##### SUPPLIED PASSAGE #####

By Sherrill
Nixon, Workplace Reporter
The Sydney Morning Herald
March 10 2003
The search for a better
balance between work and family responsibilities and the ageing workforce
are predicted to mould agreements between bosses and their employees in
the year ahead.
With several thousand
agreements expiring by mid-year, industrial observers say family-friendly
provisions and superannuation top-ups are among the most sought-after conditions
now.
Forty-two per cent
of federal enterprise agreements contain at least one family-friendly provision,
says a federal government report released last year.
One of the best family-friendly
provisions - in place since 1984 - is in Victoria, where public school teachers
are able to take up to seven years of unpaid leave for child-rearing.
"It was, and remains,
a cutting-edge provision," said Mary Bluett, president of the Australian
Education Union's Victorian branch.
The construction industry
has kicked off its enterprise bargaining round with a claim for a notional
36-hour week.
Renegotiating about
900 agreements covering about 35,000 workers in NSW, the Construction Forestry
Mining and Energy Union is seeking an extra six rostered days off a year.
The extra time off
would be used to extend long weekends for construction workers, who often
work 60 hours in six-day weeks.
"We are concentrating
on what the workers told us is a key objective: having weekends to themselves,"
said the union's state secretary, Andrew Ferguson.
The manufacturing,
university and local government sectors join construction as the main fronts
in enterprise bargaining this year.
The system of bargaining,
introduced by the Keating government in the early 1990s, has taken hold,
with about 37 per cent of workers having their pay set by collective agreements.
Slightly more people,
including small business owners, come under individual agreements or contracts;
about a fifth get their pay based on the industry award.
Collective bargaining
is strongest in the public sector, where nearly 90 per cent of workers come
under an enterprise agreement, according to the Bureau of Statistics.
Agreements certified
in the past six months in all sectors have allowed for an average annual
wage increase of 4.1 per cent, slightly higher than the average in recent
years.

##### SUPPLIED MATERIAL #####

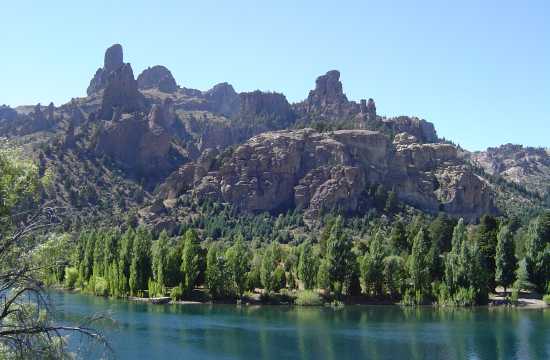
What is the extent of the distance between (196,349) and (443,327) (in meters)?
32.9

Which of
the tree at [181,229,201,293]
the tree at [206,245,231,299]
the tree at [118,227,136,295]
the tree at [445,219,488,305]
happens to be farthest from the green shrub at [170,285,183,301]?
the tree at [445,219,488,305]

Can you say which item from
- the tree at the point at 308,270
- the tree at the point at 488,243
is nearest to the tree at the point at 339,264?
the tree at the point at 308,270

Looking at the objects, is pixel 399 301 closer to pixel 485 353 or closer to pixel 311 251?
pixel 311 251

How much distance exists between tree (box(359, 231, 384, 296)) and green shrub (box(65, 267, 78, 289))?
181 ft

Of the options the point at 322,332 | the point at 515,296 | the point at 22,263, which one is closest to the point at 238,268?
the point at 322,332

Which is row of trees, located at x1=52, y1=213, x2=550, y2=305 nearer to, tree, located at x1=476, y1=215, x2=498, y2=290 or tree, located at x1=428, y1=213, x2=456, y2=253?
tree, located at x1=476, y1=215, x2=498, y2=290

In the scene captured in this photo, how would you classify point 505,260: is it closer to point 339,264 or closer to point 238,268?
point 339,264

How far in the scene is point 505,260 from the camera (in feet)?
346

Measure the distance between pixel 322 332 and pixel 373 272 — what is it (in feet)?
106

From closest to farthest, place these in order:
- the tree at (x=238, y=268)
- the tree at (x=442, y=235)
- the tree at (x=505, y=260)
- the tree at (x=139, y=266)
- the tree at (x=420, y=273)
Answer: the tree at (x=420, y=273) → the tree at (x=505, y=260) → the tree at (x=238, y=268) → the tree at (x=139, y=266) → the tree at (x=442, y=235)

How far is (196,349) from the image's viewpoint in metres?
64.3

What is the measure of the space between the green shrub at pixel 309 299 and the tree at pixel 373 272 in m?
8.63

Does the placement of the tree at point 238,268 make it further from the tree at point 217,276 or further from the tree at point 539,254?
the tree at point 539,254

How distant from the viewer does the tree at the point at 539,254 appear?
340 feet
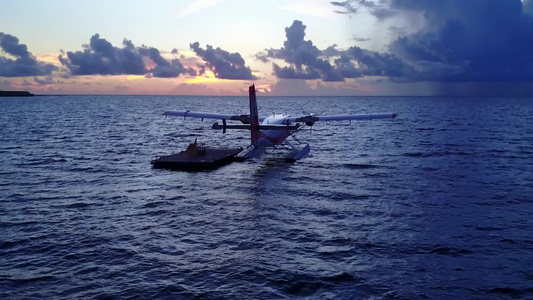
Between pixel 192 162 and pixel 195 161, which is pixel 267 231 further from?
pixel 195 161

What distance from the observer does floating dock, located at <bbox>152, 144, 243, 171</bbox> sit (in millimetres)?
30469

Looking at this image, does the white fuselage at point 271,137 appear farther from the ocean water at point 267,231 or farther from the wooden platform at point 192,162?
the wooden platform at point 192,162

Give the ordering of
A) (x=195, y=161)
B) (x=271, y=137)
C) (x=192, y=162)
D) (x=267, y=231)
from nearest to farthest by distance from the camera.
A: (x=267, y=231), (x=192, y=162), (x=195, y=161), (x=271, y=137)

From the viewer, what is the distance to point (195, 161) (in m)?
30.6

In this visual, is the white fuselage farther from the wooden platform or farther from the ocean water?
the wooden platform

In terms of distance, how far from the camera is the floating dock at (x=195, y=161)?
100.0 feet

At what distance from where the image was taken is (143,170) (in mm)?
30141

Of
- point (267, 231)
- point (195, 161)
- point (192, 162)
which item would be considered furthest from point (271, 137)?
point (267, 231)

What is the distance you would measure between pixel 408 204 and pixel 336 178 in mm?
7342

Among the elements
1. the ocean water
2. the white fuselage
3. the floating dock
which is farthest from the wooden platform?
the white fuselage

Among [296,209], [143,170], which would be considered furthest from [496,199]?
[143,170]

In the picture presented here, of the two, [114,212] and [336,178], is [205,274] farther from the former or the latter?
[336,178]

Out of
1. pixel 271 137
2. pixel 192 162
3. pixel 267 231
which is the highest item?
pixel 271 137

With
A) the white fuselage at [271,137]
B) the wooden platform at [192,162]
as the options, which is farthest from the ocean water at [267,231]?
the white fuselage at [271,137]
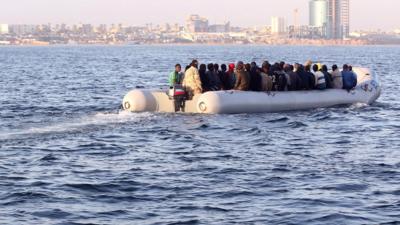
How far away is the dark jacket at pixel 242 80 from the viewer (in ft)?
81.5

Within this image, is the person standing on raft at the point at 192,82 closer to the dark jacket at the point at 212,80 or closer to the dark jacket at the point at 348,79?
the dark jacket at the point at 212,80

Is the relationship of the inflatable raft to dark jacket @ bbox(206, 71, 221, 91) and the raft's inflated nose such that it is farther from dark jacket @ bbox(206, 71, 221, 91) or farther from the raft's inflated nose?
dark jacket @ bbox(206, 71, 221, 91)

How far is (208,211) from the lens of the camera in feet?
43.9

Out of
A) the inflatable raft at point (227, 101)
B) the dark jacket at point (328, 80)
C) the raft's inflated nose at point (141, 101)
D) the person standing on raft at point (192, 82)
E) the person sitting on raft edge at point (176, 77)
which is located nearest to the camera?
the inflatable raft at point (227, 101)

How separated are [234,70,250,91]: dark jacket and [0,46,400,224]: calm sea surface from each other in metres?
0.75

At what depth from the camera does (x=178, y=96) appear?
79.6 ft

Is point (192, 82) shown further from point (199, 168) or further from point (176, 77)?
point (199, 168)

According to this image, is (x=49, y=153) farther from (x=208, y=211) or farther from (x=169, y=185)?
(x=208, y=211)

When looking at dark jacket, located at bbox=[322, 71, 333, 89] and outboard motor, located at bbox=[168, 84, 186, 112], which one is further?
dark jacket, located at bbox=[322, 71, 333, 89]

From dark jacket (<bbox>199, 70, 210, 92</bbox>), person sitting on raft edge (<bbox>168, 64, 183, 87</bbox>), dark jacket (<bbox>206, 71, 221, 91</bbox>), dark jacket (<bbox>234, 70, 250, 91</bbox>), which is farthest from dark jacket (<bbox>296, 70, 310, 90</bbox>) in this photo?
person sitting on raft edge (<bbox>168, 64, 183, 87</bbox>)

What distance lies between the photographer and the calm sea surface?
13.3 meters

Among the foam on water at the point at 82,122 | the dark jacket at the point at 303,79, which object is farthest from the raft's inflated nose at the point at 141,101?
the dark jacket at the point at 303,79

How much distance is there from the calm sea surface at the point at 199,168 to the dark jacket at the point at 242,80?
751 mm

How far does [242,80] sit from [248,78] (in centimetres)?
17
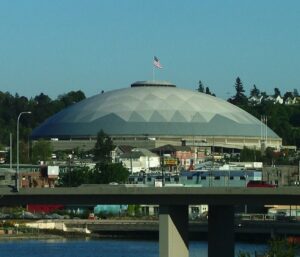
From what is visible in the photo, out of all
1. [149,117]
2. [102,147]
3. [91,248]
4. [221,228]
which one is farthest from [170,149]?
[221,228]

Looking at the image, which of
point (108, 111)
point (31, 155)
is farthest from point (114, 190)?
point (108, 111)

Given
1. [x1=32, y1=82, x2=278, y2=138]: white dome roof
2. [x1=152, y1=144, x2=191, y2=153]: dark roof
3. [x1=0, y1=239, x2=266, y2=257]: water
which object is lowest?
[x1=0, y1=239, x2=266, y2=257]: water

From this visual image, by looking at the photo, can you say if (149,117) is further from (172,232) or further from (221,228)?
(172,232)

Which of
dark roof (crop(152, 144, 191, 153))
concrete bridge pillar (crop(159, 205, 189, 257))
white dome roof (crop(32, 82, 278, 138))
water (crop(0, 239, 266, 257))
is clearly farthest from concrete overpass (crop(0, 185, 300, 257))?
white dome roof (crop(32, 82, 278, 138))

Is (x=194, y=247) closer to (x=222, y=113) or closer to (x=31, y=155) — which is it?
(x=31, y=155)

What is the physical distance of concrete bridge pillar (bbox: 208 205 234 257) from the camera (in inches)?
2381

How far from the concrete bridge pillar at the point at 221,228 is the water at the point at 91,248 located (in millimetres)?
14980

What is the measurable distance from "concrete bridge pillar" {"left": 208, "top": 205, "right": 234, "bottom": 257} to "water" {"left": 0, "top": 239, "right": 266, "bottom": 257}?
49.1 ft

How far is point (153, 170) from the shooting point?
518ft

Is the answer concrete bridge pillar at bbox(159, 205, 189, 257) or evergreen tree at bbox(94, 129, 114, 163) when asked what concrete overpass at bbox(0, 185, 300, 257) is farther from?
evergreen tree at bbox(94, 129, 114, 163)

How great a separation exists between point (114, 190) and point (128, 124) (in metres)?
128

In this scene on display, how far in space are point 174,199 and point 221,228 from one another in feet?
10.4

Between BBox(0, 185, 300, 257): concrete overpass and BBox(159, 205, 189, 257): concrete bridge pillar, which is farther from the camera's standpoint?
BBox(159, 205, 189, 257): concrete bridge pillar

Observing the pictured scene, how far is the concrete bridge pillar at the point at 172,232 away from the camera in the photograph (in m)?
58.9
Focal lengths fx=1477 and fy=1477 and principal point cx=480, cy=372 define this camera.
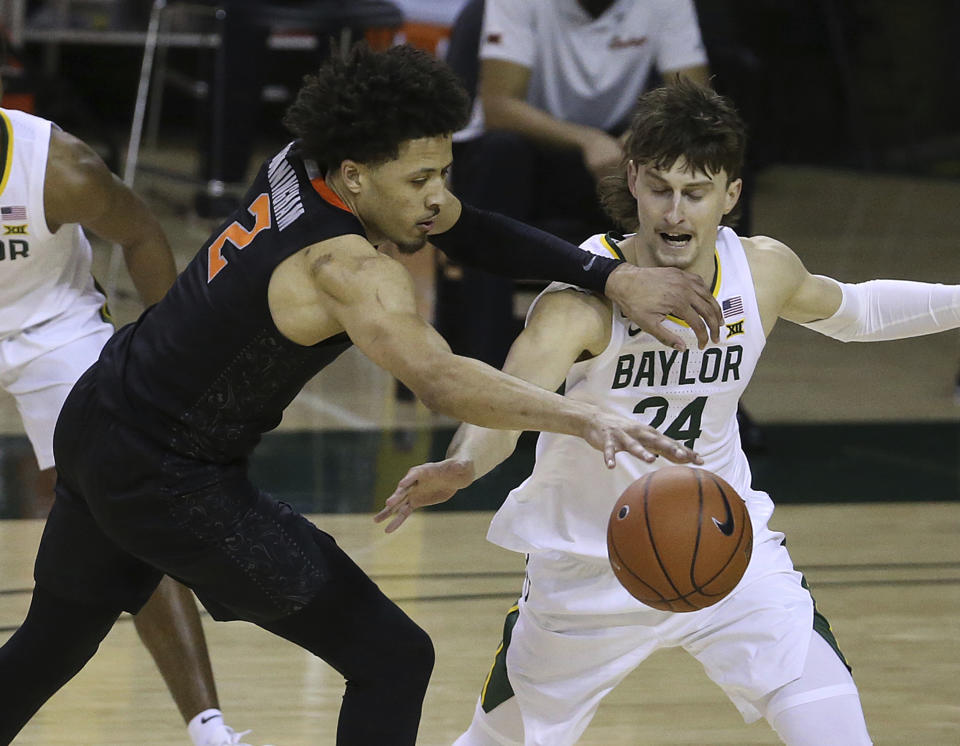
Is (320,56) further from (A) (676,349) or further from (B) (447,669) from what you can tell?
(A) (676,349)

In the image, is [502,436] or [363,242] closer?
[363,242]

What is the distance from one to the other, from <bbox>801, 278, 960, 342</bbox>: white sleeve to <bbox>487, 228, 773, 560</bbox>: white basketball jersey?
304 mm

#####

▸ GIVEN EXERCISE:
Reproduce the passage of the enterprise bargaining article word for word, starting with "With several thousand" and going on through "Union's Victorian branch.".

▸ FULL OUTPUT:
With several thousand
agreements expiring by mid-year, industrial observers say family-friendly
provisions and superannuation top-ups are among the most sought-after conditions
now.
Forty-two per cent
of federal enterprise agreements contain at least one family-friendly provision,
says a federal government report released last year.
One of the best family-friendly
provisions - in place since 1984 - is in Victoria, where public school teachers
are able to take up to seven years of unpaid leave for child-rearing.
"It was, and remains,
a cutting-edge provision," said Mary Bluett, president of the Australian
Education Union's Victorian branch.